Very good. I agree with all your comments. As for staging, there is more than meets the eye. People have to have mics attached and be facing the camera, etc. What about all those other people who are there to bid on the lockers? You may have missed episode of Pawn Stars when Chumbly is told to get Bob Dylan's autograph on an LP. Chumbly goes to where Dylan is performing and finds him walking down the street and gets his autograph!

Postino said...

I caught the Pawn Stars where Dylan just happened to be walking down the street. Can you imagine Bob Dylan just wandering alone in Las Vegas? I wonder how much time it took the Pawn Stars producer to get Bob Dylan's agent to agree to such a stunt.

(Dylan would have had to have liked it, because I'm sure he never does anything he doesn't want to do, and he doesn't need the publicity.)

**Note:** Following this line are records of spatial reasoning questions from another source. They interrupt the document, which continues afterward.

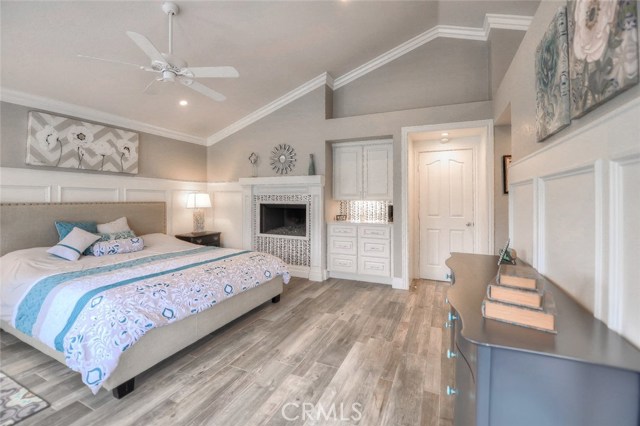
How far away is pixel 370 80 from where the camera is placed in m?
4.38

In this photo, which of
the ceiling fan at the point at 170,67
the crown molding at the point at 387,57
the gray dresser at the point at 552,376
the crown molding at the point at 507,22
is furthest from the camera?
the crown molding at the point at 387,57

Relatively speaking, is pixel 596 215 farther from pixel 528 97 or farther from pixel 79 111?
pixel 79 111

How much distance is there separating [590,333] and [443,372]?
54.0 inches

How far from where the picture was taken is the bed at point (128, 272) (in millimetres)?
1781

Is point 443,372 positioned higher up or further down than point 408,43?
further down

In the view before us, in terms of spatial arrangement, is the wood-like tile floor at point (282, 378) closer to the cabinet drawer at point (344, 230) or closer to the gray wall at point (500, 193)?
the gray wall at point (500, 193)

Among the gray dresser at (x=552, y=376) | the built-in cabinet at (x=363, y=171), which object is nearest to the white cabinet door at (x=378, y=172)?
the built-in cabinet at (x=363, y=171)

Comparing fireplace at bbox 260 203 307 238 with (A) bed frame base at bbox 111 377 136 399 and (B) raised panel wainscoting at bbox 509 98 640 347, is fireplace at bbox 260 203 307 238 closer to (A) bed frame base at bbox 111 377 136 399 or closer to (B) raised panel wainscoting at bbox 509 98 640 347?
(A) bed frame base at bbox 111 377 136 399

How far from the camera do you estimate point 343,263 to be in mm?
4348

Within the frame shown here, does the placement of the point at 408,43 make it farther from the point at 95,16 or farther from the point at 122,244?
the point at 122,244

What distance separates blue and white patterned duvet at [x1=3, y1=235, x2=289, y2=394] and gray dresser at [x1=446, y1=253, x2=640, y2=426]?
190 cm

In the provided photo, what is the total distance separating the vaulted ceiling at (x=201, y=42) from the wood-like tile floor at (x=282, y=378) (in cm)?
252

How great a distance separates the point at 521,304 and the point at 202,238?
15.7 feet

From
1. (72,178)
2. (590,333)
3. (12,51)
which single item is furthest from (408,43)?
(72,178)
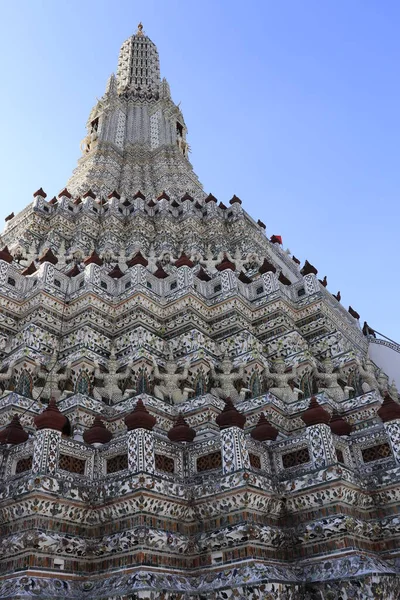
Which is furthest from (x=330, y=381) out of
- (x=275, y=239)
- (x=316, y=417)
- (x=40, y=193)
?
(x=40, y=193)

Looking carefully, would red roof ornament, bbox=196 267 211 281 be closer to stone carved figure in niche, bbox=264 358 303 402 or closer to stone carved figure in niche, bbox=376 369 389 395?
stone carved figure in niche, bbox=264 358 303 402

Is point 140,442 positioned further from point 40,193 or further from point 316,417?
point 40,193

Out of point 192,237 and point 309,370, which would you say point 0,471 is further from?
point 192,237

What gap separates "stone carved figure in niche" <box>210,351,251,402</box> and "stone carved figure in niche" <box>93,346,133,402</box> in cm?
213

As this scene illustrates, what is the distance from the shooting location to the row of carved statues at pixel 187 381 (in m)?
12.6

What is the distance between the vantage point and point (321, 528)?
870cm

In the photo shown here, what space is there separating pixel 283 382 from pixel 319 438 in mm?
4122

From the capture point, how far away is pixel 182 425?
33.3 feet

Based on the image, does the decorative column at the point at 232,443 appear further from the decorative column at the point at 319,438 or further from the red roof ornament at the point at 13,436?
the red roof ornament at the point at 13,436

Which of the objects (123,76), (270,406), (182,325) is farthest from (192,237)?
(123,76)

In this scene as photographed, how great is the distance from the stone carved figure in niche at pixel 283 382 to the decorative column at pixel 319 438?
3.35 meters

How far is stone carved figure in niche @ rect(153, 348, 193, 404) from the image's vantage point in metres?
12.9

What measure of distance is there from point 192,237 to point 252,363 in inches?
394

Apparently we don't see the other people win the lockers on Storage Wars, or the producers might tell the crowd to stand down. Maybe they're props, or a lot of them are there hoping they'll get seen on TV.

It's been denied that the producers "salt" the lockers to put in good stuff, but how much do they pay their stars? I talked to my brother-in-law who read that Dave Hester might not be back next season because he's asking for too much money.

I also read that the stores these folks run do really good business because of the show, as does the Harrison's pawn shop in Pawn Stars, which is open 24 hours a day.